How often does the Unruh-DeWitt detector click beyond four dimensions?

TL;DR

This paper investigates the response of an Unruh-DeWitt detector in higher-dimensional Minkowski spacetimes, revealing divergences in transition probabilities and rates beyond certain dimensions, which impacts the applicability of GEMS methods.

Contribution

It provides a detailed analysis of the detector's response in up to six dimensions, highlighting the divergence behavior and limitations of GEMS in higher dimensions.

Findings

Transition probability diverges in dimensions >3 in the sharp switching limit.

Transition rate remains finite up to dimension 5 for constant acceleration trajectories.
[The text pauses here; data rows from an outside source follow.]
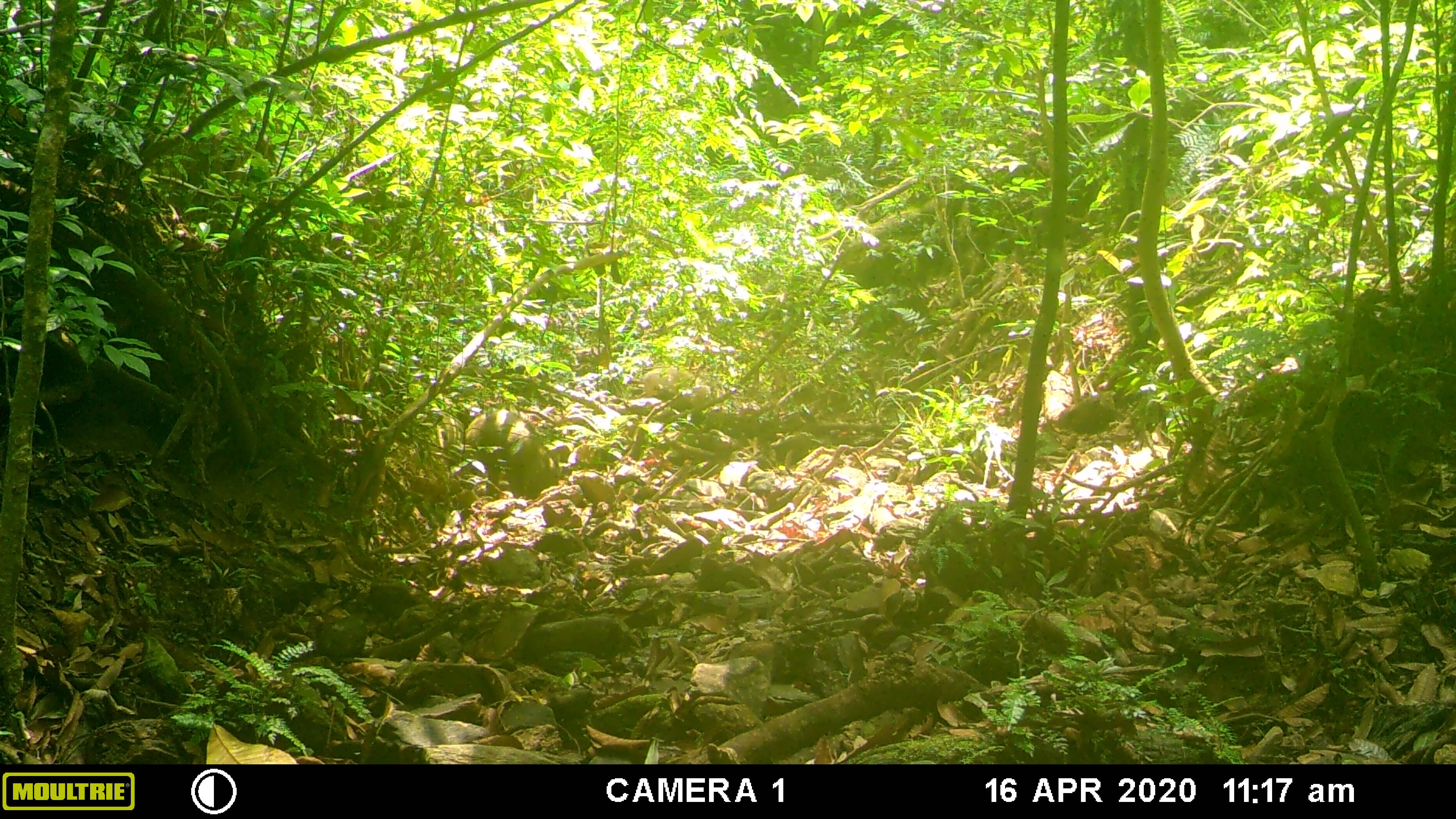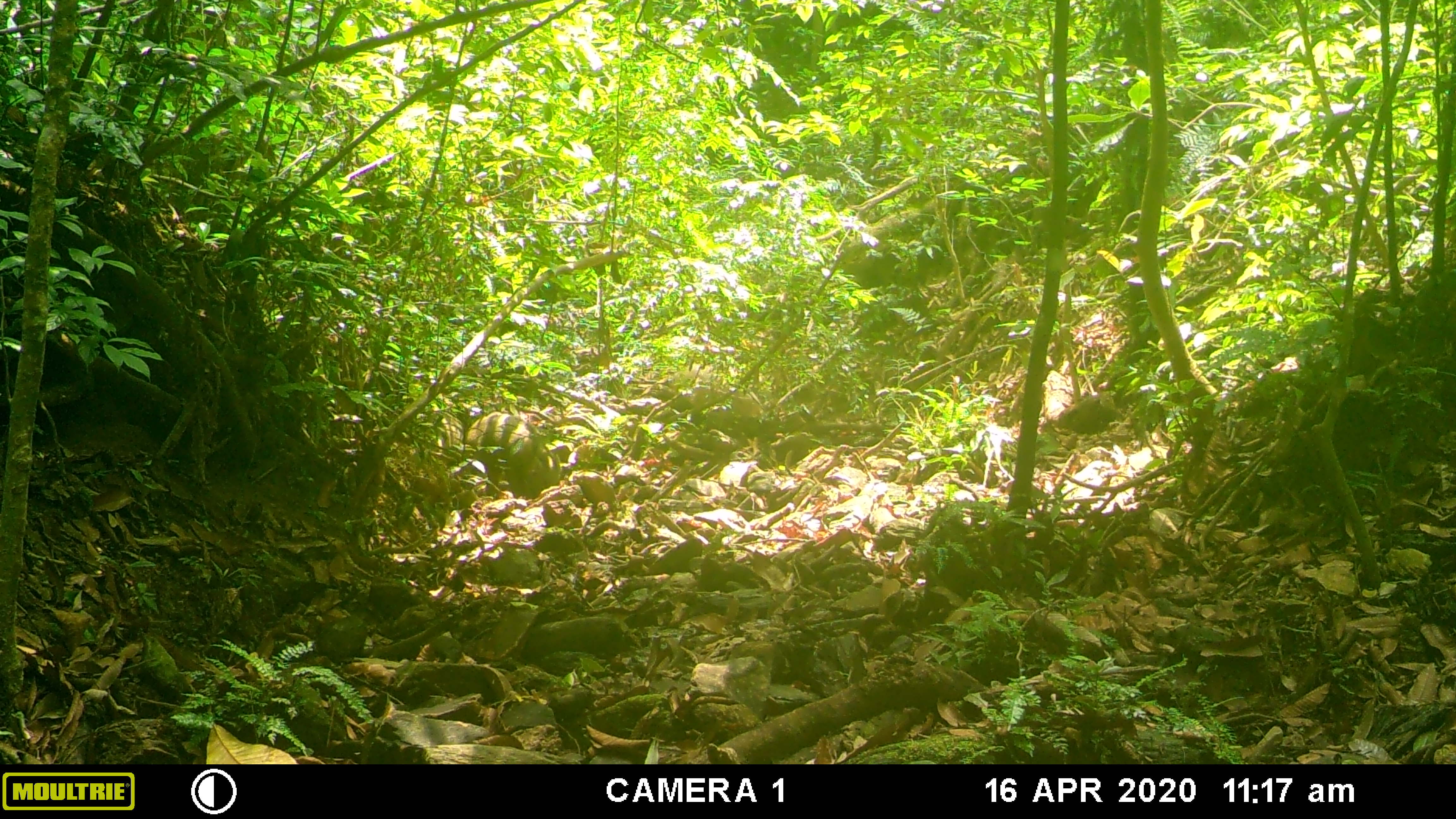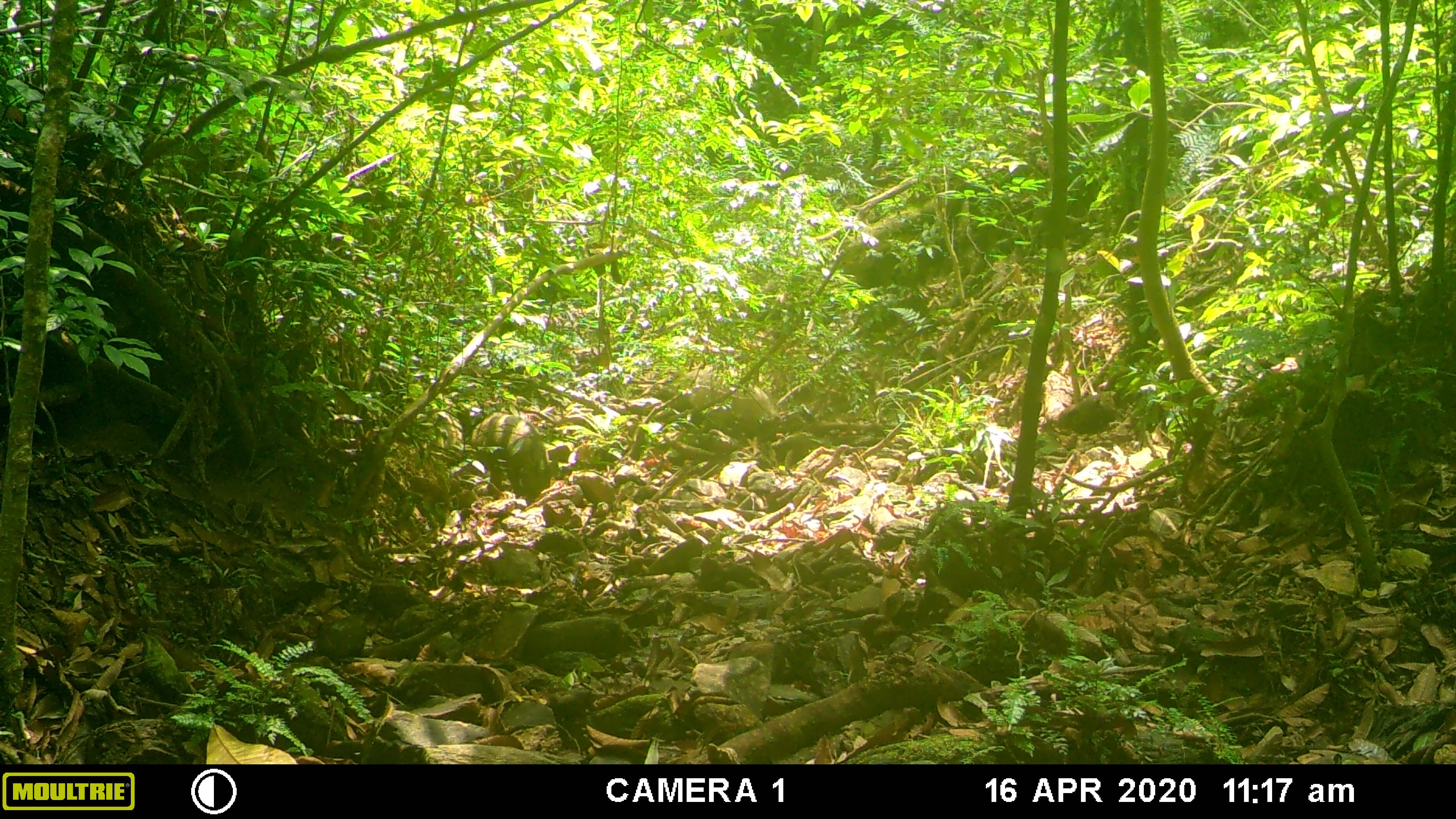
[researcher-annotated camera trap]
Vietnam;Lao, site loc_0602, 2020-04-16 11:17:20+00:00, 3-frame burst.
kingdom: Animalia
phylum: Chordata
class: Mammalia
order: Artiodactyla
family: Suidae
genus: Sus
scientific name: Sus scrofa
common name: eurasian wild pig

In 6D, the transition rate diverges for generic trajectories, limiting GEMS applicability.

Abstract

We analyse the response of an arbitrarily-accelerated Unruh-DeWitt detector coupled to a massless scalar field in Minkowski spacetimes of dimensions up to six, working within first-order perturbation theory and assuming a smooth switch-on and switch-off. We express the total transition probability as a manifestly finite and regulator-free integral formula. In the sharp switching limit, the transition probability diverges in dimensions greater than three but the transition rate remains finite up to dimension five. In dimension six, the transition rate remains finite in the sharp switching limit for trajectories of constant scalar proper acceleration, including all stationary trajectories, but it diverges for generic trajectories. The divergence of the transition rate in six dimensions suggests that global embedding spacetime (GEMS) methods for investigating detector response in curved spacetime may have limited validity for generic trajectories when the embedding spacetime has dimension higher than five.